* **WHAT IS EXPECTED**: From the first line to the last, reproduce the records exactly as they appear below.

- Opening Delimiter -

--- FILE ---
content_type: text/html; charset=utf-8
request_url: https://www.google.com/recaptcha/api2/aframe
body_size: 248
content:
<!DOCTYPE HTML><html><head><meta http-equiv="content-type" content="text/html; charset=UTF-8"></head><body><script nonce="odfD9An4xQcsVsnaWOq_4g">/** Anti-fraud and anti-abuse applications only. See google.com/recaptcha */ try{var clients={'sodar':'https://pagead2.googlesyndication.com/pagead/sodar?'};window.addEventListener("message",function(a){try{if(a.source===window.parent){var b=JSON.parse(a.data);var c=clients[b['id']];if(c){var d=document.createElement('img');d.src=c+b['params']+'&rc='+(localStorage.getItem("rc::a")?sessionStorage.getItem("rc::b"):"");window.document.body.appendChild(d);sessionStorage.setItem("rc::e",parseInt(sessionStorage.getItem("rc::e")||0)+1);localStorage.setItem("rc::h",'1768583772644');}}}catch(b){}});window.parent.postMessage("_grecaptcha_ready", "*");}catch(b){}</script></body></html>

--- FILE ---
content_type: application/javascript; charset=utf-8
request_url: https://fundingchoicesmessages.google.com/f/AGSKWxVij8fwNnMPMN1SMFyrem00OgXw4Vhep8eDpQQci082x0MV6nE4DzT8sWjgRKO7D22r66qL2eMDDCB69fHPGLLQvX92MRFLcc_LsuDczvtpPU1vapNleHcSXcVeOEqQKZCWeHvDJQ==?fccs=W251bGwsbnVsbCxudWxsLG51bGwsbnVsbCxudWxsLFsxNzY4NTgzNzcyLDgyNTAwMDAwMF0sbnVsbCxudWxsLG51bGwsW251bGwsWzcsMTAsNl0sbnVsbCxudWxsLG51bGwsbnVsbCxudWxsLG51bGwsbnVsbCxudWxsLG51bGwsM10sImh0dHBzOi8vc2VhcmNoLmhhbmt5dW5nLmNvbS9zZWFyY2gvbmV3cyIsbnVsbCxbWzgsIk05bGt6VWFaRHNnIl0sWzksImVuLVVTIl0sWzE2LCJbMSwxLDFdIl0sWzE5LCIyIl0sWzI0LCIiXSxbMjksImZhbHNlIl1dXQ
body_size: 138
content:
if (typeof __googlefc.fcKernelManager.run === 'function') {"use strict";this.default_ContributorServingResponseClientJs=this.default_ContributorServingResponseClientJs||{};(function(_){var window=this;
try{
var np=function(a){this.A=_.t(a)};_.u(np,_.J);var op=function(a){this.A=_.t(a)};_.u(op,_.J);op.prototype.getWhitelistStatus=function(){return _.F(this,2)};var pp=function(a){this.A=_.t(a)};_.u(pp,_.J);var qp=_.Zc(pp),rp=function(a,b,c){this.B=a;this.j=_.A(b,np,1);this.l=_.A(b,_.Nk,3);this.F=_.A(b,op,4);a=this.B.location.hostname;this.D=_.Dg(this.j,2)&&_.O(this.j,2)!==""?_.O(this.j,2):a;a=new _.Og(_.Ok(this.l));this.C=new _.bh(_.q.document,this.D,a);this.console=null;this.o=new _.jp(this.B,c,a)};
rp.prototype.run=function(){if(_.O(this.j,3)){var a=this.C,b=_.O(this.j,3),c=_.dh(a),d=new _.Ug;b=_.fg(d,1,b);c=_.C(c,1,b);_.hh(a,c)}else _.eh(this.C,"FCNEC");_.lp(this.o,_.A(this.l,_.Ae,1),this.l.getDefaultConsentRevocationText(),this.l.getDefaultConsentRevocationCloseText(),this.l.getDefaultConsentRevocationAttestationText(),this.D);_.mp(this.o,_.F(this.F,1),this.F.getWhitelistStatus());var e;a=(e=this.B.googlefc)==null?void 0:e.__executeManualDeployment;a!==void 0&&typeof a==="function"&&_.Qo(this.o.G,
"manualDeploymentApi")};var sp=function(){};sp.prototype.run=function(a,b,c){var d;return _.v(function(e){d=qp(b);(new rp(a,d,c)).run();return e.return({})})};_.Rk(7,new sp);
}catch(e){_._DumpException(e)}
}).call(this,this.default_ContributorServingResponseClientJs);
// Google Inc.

- Closing Delimiter -

* **RESPONSE**:
--- FILE ---
content_type: text/html; charset=utf-8
request_url: https://www.google.com/recaptcha/api2/aframe
body_size: 248
content:
<!DOCTYPE HTML><html><head><meta http-equiv="content-type" content="text/html; charset=UTF-8"></head><body><script nonce="odfD9An4xQcsVsnaWOq_4g">/** Anti-fraud and anti-abuse applications only. See google.com/recaptcha */ try{var clients={'sodar':'https://pagead2.googlesyndication.com/pagead/sodar?'};window.addEventListener("message",function(a){try{if(a.source===window.parent){var b=JSON.parse(a.data);var c=clients[b['id']];if(c){var d=document.createElement('img');d.src=c+b['params']+'&rc='+(localStorage.getItem("rc::a")?sessionStorage.getItem("rc::b"):"");window.document.body.appendChild(d);sessionStorage.setItem("rc::e",parseInt(sessionStorage.getItem("rc::e")||0)+1);localStorage.setItem("rc::h",'1768583772644');}}}catch(b){}});window.parent.postMessage("_grecaptcha_ready", "*");}catch(b){}</script></body></html>

--- FILE ---
content_type: application/javascript; charset=utf-8
request_url: https://fundingchoicesmessages.google.com/f/AGSKWxVij8fwNnMPMN1SMFyrem00OgXw4Vhep8eDpQQci082x0MV6nE4DzT8sWjgRKO7D22r66qL2eMDDCB69fHPGLLQvX92MRFLcc_LsuDczvtpPU1vapNleHcSXcVeOEqQKZCWeHvDJQ==?fccs=W251bGwsbnVsbCxudWxsLG51bGwsbnVsbCxudWxsLFsxNzY4NTgzNzcyLDgyNTAwMDAwMF0sbnVsbCxudWxsLG51bGwsW251bGwsWzcsMTAsNl0sbnVsbCxudWxsLG51bGwsbnVsbCxudWxsLG51bGwsbnVsbCxudWxsLG51bGwsM10sImh0dHBzOi8vc2VhcmNoLmhhbmt5dW5nLmNvbS9zZWFyY2gvbmV3cyIsbnVsbCxbWzgsIk05bGt6VWFaRHNnIl0sWzksImVuLVVTIl0sWzE2LCJbMSwxLDFdIl0sWzE5LCIyIl0sWzI0LCIiXSxbMjksImZhbHNlIl1dXQ
body_size: 138
content:
if (typeof __googlefc.fcKernelManager.run === 'function') {"use strict";this.default_ContributorServingResponseClientJs=this.default_ContributorServingResponseClientJs||{};(function(_){var window=this;
try{
var np=function(a){this.A=_.t(a)};_.u(np,_.J);var op=function(a){this.A=_.t(a)};_.u(op,_.J);op.prototype.getWhitelistStatus=function(){return _.F(this,2)};var pp=function(a){this.A=_.t(a)};_.u(pp,_.J);var qp=_.Zc(pp),rp=function(a,b,c){this.B=a;this.j=_.A(b,np,1);this.l=_.A(b,_.Nk,3);this.F=_.A(b,op,4);a=this.B.location.hostname;this.D=_.Dg(this.j,2)&&_.O(this.j,2)!==""?_.O(this.j,2):a;a=new _.Og(_.Ok(this.l));this.C=new _.bh(_.q.document,this.D,a);this.console=null;this.o=new _.jp(this.B,c,a)};
rp.prototype.run=function(){if(_.O(this.j,3)){var a=this.C,b=_.O(this.j,3),c=_.dh(a),d=new _.Ug;b=_.fg(d,1,b);c=_.C(c,1,b);_.hh(a,c)}else _.eh(this.C,"FCNEC");_.lp(this.o,_.A(this.l,_.Ae,1),this.l.getDefaultConsentRevocationText(),this.l.getDefaultConsentRevocationCloseText(),this.l.getDefaultConsentRevocationAttestationText(),this.D);_.mp(this.o,_.F(this.F,1),this.F.getWhitelistStatus());var e;a=(e=this.B.googlefc)==null?void 0:e.__executeManualDeployment;a!==void 0&&typeof a==="function"&&_.Qo(this.o.G,
"manualDeploymentApi")};var sp=function(){};sp.prototype.run=function(a,b,c){var d;return _.v(function(e){d=qp(b);(new rp(a,d,c)).run();return e.return({})})};_.Rk(7,new sp);
}catch(e){_._DumpException(e)}
}).call(this,this.default_ContributorServingResponseClientJs);
// Google Inc.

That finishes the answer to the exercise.